Aponte was removed from his post by Venezuela’s National Assembly on charges of assisting accused Venezuelan drug kingpin Walid Makled, considered one of the Andean region’s biggest traffickers. The judge fled to Costa Rica where he met with DEA agents before being flown to the United States on April 17 aboard a government chartered plane.

KINGPIN TRIAL
Makled is on trial for drug trafficking, money laundering and murder, charges he denies. The trial has produced a drip-drip of incriminating details.

Makled has said he paid millions of dollars to government officials and military officers who helped him obtain lucrative concessions, including one that gave him the right to operate Venezuela’s main port, and that he had flown judges and government ministers on his personal jet.

“If I’m a drug trafficker, then all those people I worked with are drug traffickers,” he said in a 2010 interview from a prison cell in Colombia, where he was captured and later extradited to Venezuela.

Despite denying involvement in drug trafficking, he claims to have extensive evidence of government links to the cocaine trade.
Makled also told reporters last month that he made monthly payments to Aponte because the two were business partners in an airline. Government sympathizers gleefully repeated the claims in apparent efforts to impugn Aponte’s credibility but critics said it in fact highlighted the drug trade’s close ties with the judiciary.
Aponte has not commented on Makled’s claims.

Cocaine is smuggled into Venezuela from neighboring Colombia, the world’s top producer, and on to Europe, the United States and Africa.

The United States has already accused a number of Venezuelan officials including Defense Minister Henry Rangel of helping Colombian guerrillas smuggle cocaine, freezing those officials’ assets in the United States and prohibiting U.S. citizens from doing business with them.

“Members of the government and security forces were credibly reported to have engaged in or facilitated drug trafficking activities,” the White House said last year in an annual assessment of global cooperation in the drug war.

Chavez’s government rejects Aponte’s statements as U.S.-fueled propaganda, saying he “sold his soul” to the DEA. It says his dismissal shows Venezuela’s judicial system works and it has discussed seeking his extradition from the United States.

“They have created an entire campaign meant to associate our armed forces and our defense minister with drug trafficking,” said ruling Socialist Party official Blanca Eekhout.

Chavez, who halted cooperation with the DEA in 2005 on charges that it violated Venezuela’s sovereignty, has repeatedly scoffed at U.S. accusations his government is soft on drugs.
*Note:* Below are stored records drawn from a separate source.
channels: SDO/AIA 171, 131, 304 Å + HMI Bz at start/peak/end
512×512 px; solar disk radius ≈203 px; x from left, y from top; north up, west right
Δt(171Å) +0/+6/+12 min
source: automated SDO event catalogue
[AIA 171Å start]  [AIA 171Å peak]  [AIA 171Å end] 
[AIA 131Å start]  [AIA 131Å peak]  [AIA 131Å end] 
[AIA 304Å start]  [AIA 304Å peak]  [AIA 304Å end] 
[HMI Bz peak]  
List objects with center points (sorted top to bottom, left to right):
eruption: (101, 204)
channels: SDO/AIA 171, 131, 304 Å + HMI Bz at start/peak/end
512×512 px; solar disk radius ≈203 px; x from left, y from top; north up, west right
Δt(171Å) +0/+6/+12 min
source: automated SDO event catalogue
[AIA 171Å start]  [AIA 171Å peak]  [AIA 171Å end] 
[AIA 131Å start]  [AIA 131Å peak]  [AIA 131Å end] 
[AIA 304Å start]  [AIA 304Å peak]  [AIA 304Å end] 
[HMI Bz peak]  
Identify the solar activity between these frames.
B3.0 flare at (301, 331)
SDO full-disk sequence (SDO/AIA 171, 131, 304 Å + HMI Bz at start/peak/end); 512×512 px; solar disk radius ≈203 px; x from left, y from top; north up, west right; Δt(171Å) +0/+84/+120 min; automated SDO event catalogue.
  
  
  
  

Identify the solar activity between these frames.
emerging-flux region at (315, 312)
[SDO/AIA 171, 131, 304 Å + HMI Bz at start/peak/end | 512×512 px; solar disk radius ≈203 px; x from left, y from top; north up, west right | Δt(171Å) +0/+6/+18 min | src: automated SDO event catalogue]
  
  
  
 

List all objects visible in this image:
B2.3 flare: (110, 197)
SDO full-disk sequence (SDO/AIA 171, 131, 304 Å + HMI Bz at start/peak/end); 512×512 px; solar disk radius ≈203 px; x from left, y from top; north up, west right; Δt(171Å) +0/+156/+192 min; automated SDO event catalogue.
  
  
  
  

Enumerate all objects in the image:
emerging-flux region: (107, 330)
He notes Venezuela has on numerous occasions turned traffickers over to U.S. authorities and makes frequent narcotics seizures.

CARTEL WAR

The U.S. State Department estimated in a report this year that between 161 and 212 metric tons of cocaine “likely departed from Venezuela to global destinations in 2011.”

Venezuela’s drug trade stretches to West Africa and Eastern Europe, the report said, with cocaine shipments from Venezuela reaching the likes of Guinea Bissau and Ukraine.

Velasquez, the judge who echoed Aponte’s criticisms, said war had broken out between Venezuelan cartels, including one made up of senior military officers known as the “Cartel of the Suns.” Its name comes from the insignias that decorate the epaulettes of Venezuelan generals.

“(Chavez) should know that among his favorite generals there are drug traffickers,” said Velasquez in a television interview, also with SOi TV filmed in Costa Rica, where he now lives. “There is proof that high-ranking officials have been bribed … and nobody does anything.”

Velasquez said that conflict was responsible for the murders of General Jesus Aguilarte and General Wilmer Moreno, close confidants of the president who were gunned down in March and April in killings that resembled drug mafia murders.

The government has been largely silent about the two cases, which is surprising because both victims took part in the failed 1992 coup that thrust Chavez to fame. Officers who were involved in that putsch are among Chavez’s closest allies and Venezuela’s most powerful officials.

A spokesman for Venezuela’s main investigative police unit said the group had not yet determined a motive for the murders.